Johnny, Tunny and Will are three childhood friends living in a suburb who decide to move to the big city. However, Heather – Will’s girlfriend – finds out she’s pregnant, and he decides to stay. The two remaining friends lead a life of drugs and alcohol until Tunny decides to join the Army. Johnny is left with nothing but a crush on girl-next-door Whatsername and his addictions, fuelled by drug-dealer St Jimmy. It is a simple story, and it remains shallow throughout. In fact, if we add up all dialogue in the musical we would end up having less than a minute-long scene, which makes for a pretty weak plot. If we add a loud rock band (as it must be) and the fact that every two words out of three were lost in the music, the only way I could possibly understand the development of the story was to look at the actors’ actions on stage.

There are twenty-two songs in this musical, and sadly not all of them are hits. The ecstatic Green Day fans in the audience – who I am sure know the lyrics to every song – probably did understand the plot better than myself, and surely did not mind the overly-high number of songs. Of course it can be argued this is actually a rock opera, but that does not excuse the complete lack of clarity in the story’s development or in the character’s personalities.

It is, however, in the music department where the greatest strength of the musical resides: a powerful band and even more powerful singers that made the songs better than the originals every single time.
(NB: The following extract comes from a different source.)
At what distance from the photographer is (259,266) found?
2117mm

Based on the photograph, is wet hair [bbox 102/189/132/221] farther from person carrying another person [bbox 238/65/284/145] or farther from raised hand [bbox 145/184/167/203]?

Sidwell was in top form as Johnny, delivering beautiful performances (and even greater acoustic, guitar-only songs like Boulevard of broken dreams). He also had a great energy on stage, which he hardly ever left during the show. If not slightly overdone, Alexis Gerred as Tunny was also a powerhouse, being his sweet, contained counterpart Steve Rushton as Will. On the other hand, Amelia Lily (Whatsername) and Natasha Barnes (Heather) were just astonishing, delivering some of the best vocal moments of the evening, being the crazy nature of the character of St Jimmy perfectly portrayed by Lucas Rush: intense, creepy and rightfully over the top.

A greatly sung, greatly played and sleekly choreographed collection of Green Day hits, American Idiot is not the thought-provoking story it promises to be, but it does not feel completely disappointing. With great ensembles and heartfelt acoustic numbers, the shows’s talented cast keep the energy levels up and beyond, making up for the lack of an interesting story and the randomness of some of the scenes. If you are a Green Day fan, then there is no question you will be on a high all the way through. And if you are not, you can still enjoy the epic scale of some of the songs and the amazing talent on stage, which means you will leave the theatre humming 21 Guns on repeat.